EXTRACTED MATERIAL —
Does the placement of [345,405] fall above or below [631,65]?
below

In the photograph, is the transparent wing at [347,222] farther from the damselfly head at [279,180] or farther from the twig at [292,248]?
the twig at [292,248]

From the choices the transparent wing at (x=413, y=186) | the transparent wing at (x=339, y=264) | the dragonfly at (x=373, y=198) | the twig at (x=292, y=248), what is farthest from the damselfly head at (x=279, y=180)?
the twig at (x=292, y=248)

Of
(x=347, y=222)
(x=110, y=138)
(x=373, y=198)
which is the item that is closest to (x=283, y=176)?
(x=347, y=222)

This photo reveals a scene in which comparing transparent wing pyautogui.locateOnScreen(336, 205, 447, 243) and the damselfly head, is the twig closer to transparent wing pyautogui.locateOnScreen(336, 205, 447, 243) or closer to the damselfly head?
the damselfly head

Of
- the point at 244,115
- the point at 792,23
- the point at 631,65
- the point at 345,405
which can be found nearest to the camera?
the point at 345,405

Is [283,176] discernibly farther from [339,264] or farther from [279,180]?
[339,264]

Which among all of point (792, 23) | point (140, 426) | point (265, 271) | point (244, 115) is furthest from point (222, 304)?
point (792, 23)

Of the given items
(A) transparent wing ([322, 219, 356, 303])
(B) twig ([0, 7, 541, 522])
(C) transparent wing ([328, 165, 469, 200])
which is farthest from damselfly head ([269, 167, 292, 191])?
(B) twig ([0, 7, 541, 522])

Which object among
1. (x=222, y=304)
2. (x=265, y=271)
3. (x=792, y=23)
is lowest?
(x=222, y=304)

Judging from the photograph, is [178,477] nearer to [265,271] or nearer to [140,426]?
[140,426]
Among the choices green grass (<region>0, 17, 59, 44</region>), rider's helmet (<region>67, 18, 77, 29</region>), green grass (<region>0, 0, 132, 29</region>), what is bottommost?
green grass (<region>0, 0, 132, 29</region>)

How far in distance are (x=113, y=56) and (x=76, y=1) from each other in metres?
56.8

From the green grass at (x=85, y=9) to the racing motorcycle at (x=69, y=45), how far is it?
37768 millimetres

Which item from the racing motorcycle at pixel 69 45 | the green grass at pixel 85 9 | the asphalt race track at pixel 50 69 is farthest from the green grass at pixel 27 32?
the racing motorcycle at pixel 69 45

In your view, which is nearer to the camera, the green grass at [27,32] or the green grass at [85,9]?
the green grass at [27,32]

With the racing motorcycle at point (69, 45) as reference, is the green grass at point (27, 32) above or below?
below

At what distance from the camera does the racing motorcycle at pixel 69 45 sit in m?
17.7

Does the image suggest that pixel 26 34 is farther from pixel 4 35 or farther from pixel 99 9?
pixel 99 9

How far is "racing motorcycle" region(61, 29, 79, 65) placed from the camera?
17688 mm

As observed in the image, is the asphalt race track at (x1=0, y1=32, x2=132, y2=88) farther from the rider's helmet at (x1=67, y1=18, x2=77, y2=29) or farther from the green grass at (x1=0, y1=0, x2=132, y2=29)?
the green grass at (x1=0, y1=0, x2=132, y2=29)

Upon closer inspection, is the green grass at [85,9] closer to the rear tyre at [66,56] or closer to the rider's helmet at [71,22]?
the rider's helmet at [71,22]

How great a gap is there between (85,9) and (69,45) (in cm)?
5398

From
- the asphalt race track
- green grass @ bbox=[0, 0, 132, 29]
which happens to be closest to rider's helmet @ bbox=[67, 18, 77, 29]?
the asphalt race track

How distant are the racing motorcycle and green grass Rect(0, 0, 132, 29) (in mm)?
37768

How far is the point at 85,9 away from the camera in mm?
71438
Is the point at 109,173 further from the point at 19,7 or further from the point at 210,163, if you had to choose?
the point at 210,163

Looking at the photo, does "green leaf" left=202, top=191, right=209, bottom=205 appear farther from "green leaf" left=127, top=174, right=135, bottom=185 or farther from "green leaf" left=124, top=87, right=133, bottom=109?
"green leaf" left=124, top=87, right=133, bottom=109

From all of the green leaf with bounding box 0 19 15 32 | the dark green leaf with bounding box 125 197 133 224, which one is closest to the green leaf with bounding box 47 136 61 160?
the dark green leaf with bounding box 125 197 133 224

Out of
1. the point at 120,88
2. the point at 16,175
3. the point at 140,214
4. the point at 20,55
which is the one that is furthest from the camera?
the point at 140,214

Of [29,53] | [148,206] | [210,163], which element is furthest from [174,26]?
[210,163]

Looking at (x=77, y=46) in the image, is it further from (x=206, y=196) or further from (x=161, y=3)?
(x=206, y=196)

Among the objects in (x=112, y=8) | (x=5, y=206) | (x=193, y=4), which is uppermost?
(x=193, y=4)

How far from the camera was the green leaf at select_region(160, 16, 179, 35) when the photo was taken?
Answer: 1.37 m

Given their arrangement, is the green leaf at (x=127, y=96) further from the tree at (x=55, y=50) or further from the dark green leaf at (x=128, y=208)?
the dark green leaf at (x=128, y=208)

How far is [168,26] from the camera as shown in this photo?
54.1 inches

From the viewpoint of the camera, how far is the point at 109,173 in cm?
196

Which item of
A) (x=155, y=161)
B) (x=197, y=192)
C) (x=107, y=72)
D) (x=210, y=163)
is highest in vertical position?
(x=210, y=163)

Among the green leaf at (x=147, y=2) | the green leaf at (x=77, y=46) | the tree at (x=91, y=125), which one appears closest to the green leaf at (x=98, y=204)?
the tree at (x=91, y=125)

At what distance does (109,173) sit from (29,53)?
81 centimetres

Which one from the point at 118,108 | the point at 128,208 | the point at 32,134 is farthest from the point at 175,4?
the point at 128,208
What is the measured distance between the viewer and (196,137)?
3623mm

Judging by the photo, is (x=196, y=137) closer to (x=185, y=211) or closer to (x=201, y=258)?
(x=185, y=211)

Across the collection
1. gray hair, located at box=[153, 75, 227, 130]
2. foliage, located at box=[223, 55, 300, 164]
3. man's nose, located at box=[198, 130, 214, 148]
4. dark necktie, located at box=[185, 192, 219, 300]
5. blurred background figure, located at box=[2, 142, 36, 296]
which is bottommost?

EXERCISE DETAILS — Rewrite everything from the entry containing "Judging by the" down through the final entry, offsetting each coordinate in the answers by -48 and leaving all other text as it stands.

ANSWER TO THE PROBLEM —
Judging by the photo, is (x=196, y=137) closer to (x=185, y=211) or closer to (x=201, y=258)?
(x=137, y=163)

Across the collection
1. gray hair, located at box=[153, 75, 227, 130]
2. foliage, located at box=[223, 55, 300, 164]
3. man's nose, located at box=[198, 130, 214, 148]
4. dark necktie, located at box=[185, 192, 219, 300]
5. blurred background figure, located at box=[2, 142, 36, 296]
which is bottommost?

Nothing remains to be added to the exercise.